Paul Willis believed that there wasn't a simple relationship between the economy and the education system as students are active participants who choose to fail
Furlong's pupil responses
Integration - teacher's pet
Ritualism - staying out of trouble
Retreatism - mucking about and daydreaming
Rebellion - outright rejection of everything the school stands for
Pointed out that many pupils were not committed permanently to any one response of subcultures but may move between responses, acting differently with different teachers or in different subjects.
Carol Fuller found that negative, lower streaming and labelling made children consciously choose to reject the labels and prove teachers wrong
Pupil identities
How individuals see themselves and how they are seen by others
Louise Archer found that working class students believe that in order to be successful they would have to change how they talked and presented themselves, otherwise 'posh places' like university was seen as 'not for the likes of us'. They believed education was about 'loosing yourself'
UCAS states that 18,900 students from the most disadvantaged backgroundsin England are off to university
Louise Archer - symbolic violence
Symbolic violence resulted in the working class students creating their own alternative ways of creating self-worth and status.
They did this by constructing meaningful identities by investing heavily in styles, especially branded clothing.
Style preferences were policed heavily by peer groups.
These street styles conflicted with school dress code and teachers labelled these students as rebellious .
Carol Fuller's study
Fuller studied a group of black girls in year 11 who were in lower streams but achieving highly.
They had no respect for teachers and didn’t conform to the ideal pupil. They valued education enough to push themselves to work harder and prove teachers wrong.

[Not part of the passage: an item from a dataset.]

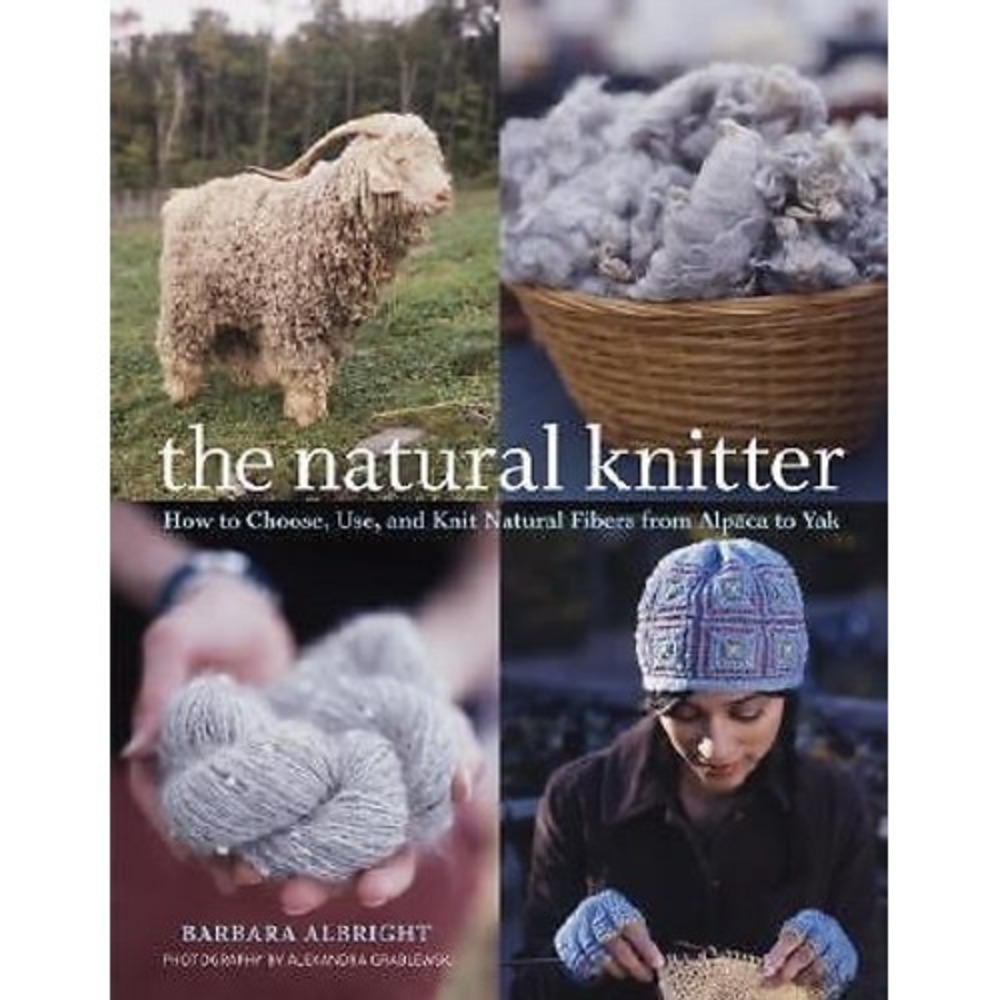 Natural Knitter : How to Choose, Use, and Knit Natural Fibers from Alpaca to Yak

Fuller proved negative labels like ‘lazy’ can have the opposite effect and don’t necessarily lead to failure.
Paul Willis' study
Willis followed a group of 12 working class lads from their last 18 months of secondary school and their first few months into work. The lads had a negative attitude to school, they did as little work as possible and saw themselves as ‘superior’. They focussed on ‘having a laff’ to cope with the boredom they felt at school and in work. Clearly, they are just trying to cope with boredom and oppression instead of actively challenging it.
Colin Lacey's study
Immersed himself into school life to gain knowledge on how pupils polarised into pro and anti-school subcultures and the impact they had on their achievement.

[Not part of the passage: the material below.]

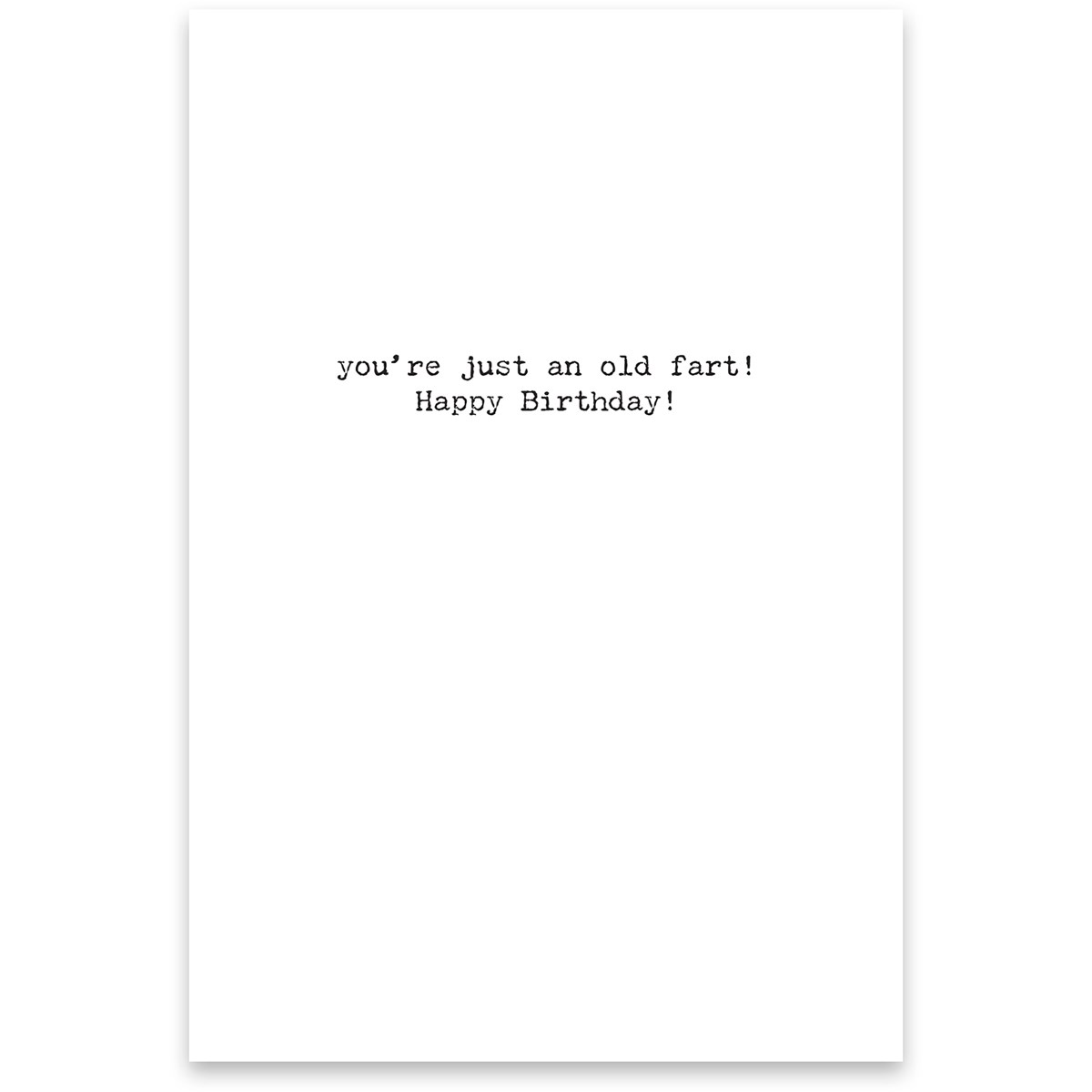 Old Fart Greeting Card - Paper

Lacey said that students react and adapt to school in a wide variety of ways in which the school has attempted the label them. This relates to whether teachers see them as the ‘ideal pupil’.

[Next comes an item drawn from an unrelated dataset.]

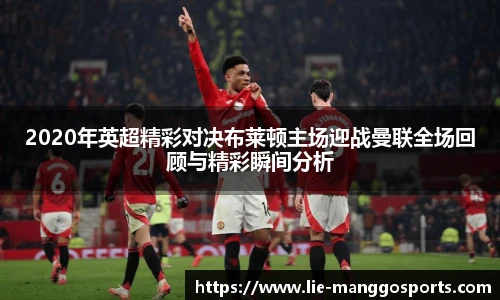 2020年英超精彩对决布莱顿主场迎战曼联全场回顾与精彩瞬间分析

Once within a subculture, pupils gain a sense of belonging and group identity within the schooling process.
Evaluation of pupil subcultures
Avoids putting the whole blame for education failure on the pupil, their family and their culture it is presented instead as the fault of the education system.
Limited in explanation as it does not explain why so many teachers hold similar views on what counts as an ‘ideal pupil’.